_EXCERPT TO READ_
Turning away from the Kojak Liberals embrace of punitive logic, Canham reminded readers:  “All the Kojak Liberalism in the world isn’t going to help cities unless urban residents have access to jobs, are trained in job skills, have the ability to earn wages high enough to take care of their families and get the services (like day care) necessary to enable them to take jobs.”  While acknowledging that cops are “part of the solution,” Canham warned: “Clinton can put 10 million cops on the street and it won’t restore order unless viable economies are built in our cities.”  Unfortunately, like law enforcement and mass incarceration, social programs geared towards social and economic mobility “take money—money suburbanites don’t want to pay.”  More comfortable paying healthy sums per year to incarcerate non-violent offenders, suburbanites shunned old style liberalism, instead rewarding punitive “New Democrats”.  Indeed, Newt Gingrich proved correct when he observed “most Americans” no longer “hated rich people”.  Instead, they hated “funding poor people”.

Crime it turns out is not just a matter for criminal justice.  “Crime is a social problem, one that affects us all,” wrote Canham.  “The underlying causes are as much economic as they are the moral failures of individuals.”  But make no mistake, the pathology did not rest solely with the poor, but rather, “the pathology resides as much among stingy, bitter suburbanites as among violent urbanites.”  Despite a frighteningly muscular, draconian criminal justice response in the late 1980s and early 1990s, popular perceptions held that “anyone can wiggle his or her way to freedom with a sad story and slick attorneys.”  High-profile acquittals of Larry Davis, the Menendez brothers, the trials resulting from the L.A. riots, and perhaps most notably, the O.J. Simpson trial all obscured the slow march of mass incarceration.

Rather than foam at the mouth and demand more police and harsher sentencing, citizens would be wise to consume popular media and political stump speeches with a grain of salt and some healthy independent thought.  Next time, advised Wooster of Reason Magazine, “the proper response to any Washington-based solon’s speech” on crime, drugs or the urban underclass, “is to take the cynicism one normally has for politicians—and double it.”

_EXTRACTED RECORDS_

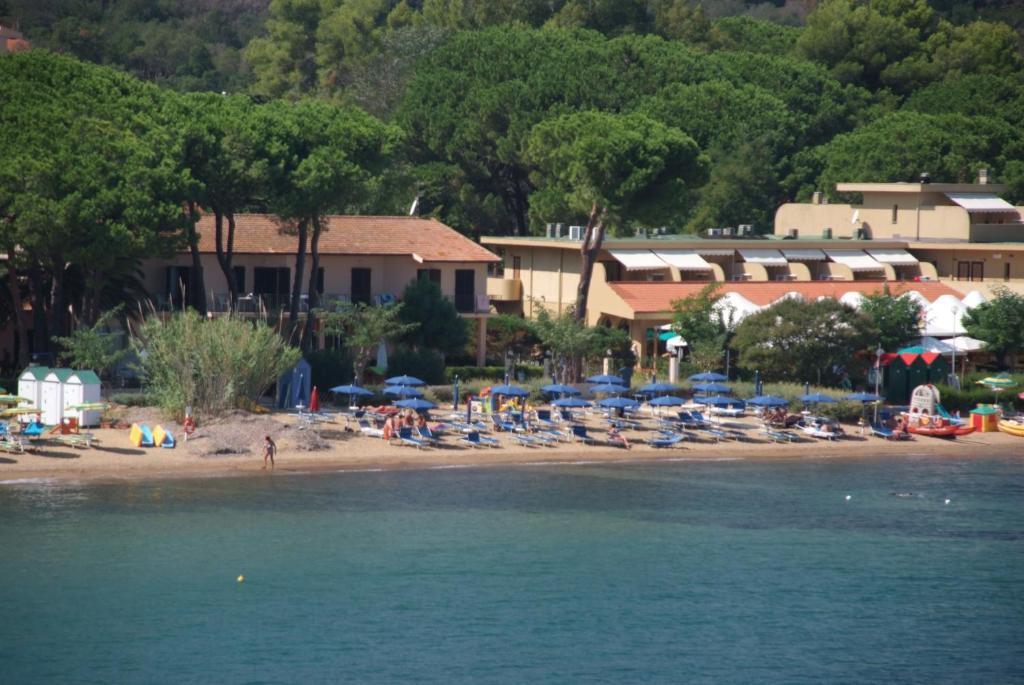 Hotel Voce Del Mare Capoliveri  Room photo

...

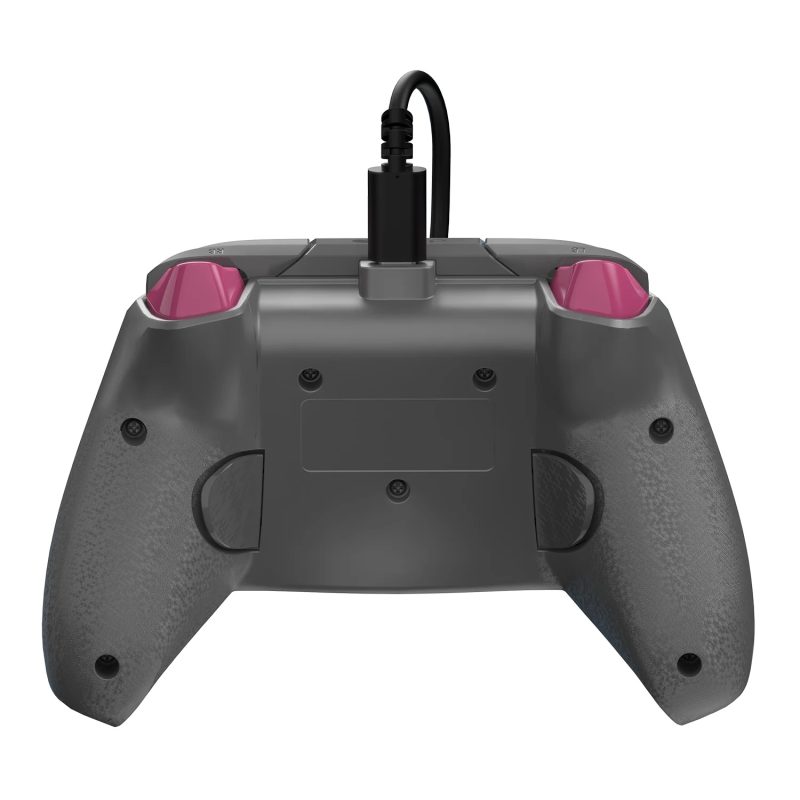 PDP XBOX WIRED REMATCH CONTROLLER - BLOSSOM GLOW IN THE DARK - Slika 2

==

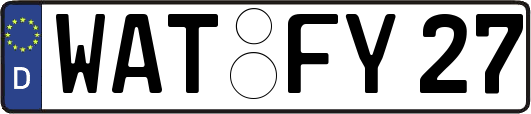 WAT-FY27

_TASKS AND EXERCISES_
[1] Retype the passage on Kojak Liberalism between "Crime it turns" and "of mass incarceration.", inclusive.
[2] In the passage on Kojak Liberalism, what did Newt Gingrich observe that most Americans hated instead of rich people?
[3] Using the passage on Kojak Liberalism, decide whether each statement agrees with it. Answer yes or no, and quote the deciding words.
(a) Canham acknowledged that cops are part of the solution.
(b) Wooster wrote for Reason Magazine.
(c) Canham placed the pathology solely with the poor.

_EXPECTED RESULTS_
[1]
Crime it turns out is not just a matter for criminal justice.  “Crime is a social problem, one that affects us all,” wrote Canham.  “The underlying causes are as much economic as they are the moral failures of individuals.”  But make no mistake, the pathology did not rest solely with the poor, but rather, “the pathology resides as much among stingy, bitter suburbanites as among violent urbanites.”  Despite a frighteningly muscular, draconian criminal justice response in the late 1980s and early 1990s, popular perceptions held that “anyone can wiggle his or her way to freedom with a sad story and slick attorneys.”  High-profile acquittals of Larry Davis, the Menendez brothers, the trials resulting from the L.A. riots, and perhaps most notably, the O.J. Simpson trial all obscured the slow march of mass incarceration.

[2] They hated "funding poor people."

[3]
(a) Yes: "While acknowledging that cops are “part of the solution,” Canham warned"
(b) Yes: "advised Wooster of Reason Magazine"
(c) No: "the pathology did not rest solely with the poor"